Monday, September 28, 2009

Happy Birthday! Have you considered increasing your life insurance?




I am officially a pioneer. Since September 24th (my birthday) I have been LIVING the days of ’47 and will do so for another 361 days (unless I expire prior to the big 4 Dozen!)

I spent my happy birthday working my brains out in Elko, NV.

One thing you don’t want to see, first thing in the morning, on your birthday:

(this is from an actual email I received ON my birthday from the AICPA)

“You only have a few more days to increase your CPA Life coverage, issued by The ... Insurance Company of America, for the October 1, 2009 Plan Entrance Date! Act now and make sure your family has the financial protection they need to help maintain their lifestyle in case you die...

...Increase your term life coverage now...

...Remember, if you were to die, your CPA Life Plan benefit can help pay for expenses such as…”

On. My. Birthday.

Why didn’t they just send an executioner? Nothing says “Happy Birthday” quite like “Hey, you might die.” Hallmark, they ain’t.

What delightful birthday greetings have you received?

Tuesday, September 22, 2009

If your thoughts had a voice...



I waited in line behind a multi-earringed, amply-tatooed, young dad at the grocery store yesterday. Yes, it sounds judgmental and, yes, I was being that way. He had his little boy with him, who I guessed was about three or four. As the checker was slower than my son doing the dishes, and I’m nosier than your next-door neighbor, I listened in on the conversation. It went something like:

Dad (in kind gentle voice) “No, put that back.”

(child grabs at the ball)

Dad (still using nice tone) “No, we can’t buy it.”

(child hikes himself up on counter)

Dad (carefully tugging him off the counter) “It’s time to go.”

(child reluctantly following Dad, asking one more time)

Dad (kindly, but firmly taking his son’s hand) “Remember, we have soda pop at home?”

(child tries to get away mumbling unintelligibly) “I want blah blah blah”

Dad (still patient) “We have soda pop at home, from your party yesterday, remember?”

I was so impressed. This man exhibited more patience to his child than most mothers I’ve seen, including me. They moved slowly enough that I could hear this entire exchange and I was thinking this dad deserved some kind of Good Example award. Then the child spoke once more, clearly and loudly: “Dumbass.”

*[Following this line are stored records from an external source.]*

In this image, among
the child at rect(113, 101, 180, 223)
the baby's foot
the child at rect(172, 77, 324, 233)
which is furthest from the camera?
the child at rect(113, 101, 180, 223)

Hmmmmm. You don’t always hear what you expect.

At work today, I overheard an employee talking about the horse psychic she had seen and talked to. She was very happy about the news that the horse she wanted, wanted her too.

Horse psychics. Once again, I heard something I did not expect.

Hmmmmm. Since horses and donkeys (asses) are members of the same family, and both are technically “dumb,” I’m thinking that this horse psychic could have a whole new clientele if she hung out in grocery stores and listened in on people’s conversations like I do.

Of course, she would probably already know what they were thinking. Another upside is that people are more interested in their futures than horses are anyway, so there would be a bigger demand. Not to mention they might actually pay.

Trivia:

According to Wikipedia, “The wild ancestor of the donkey is the African Wild Ass.”

According to me, I may have just sighted the “Albertson Dumb Ass.”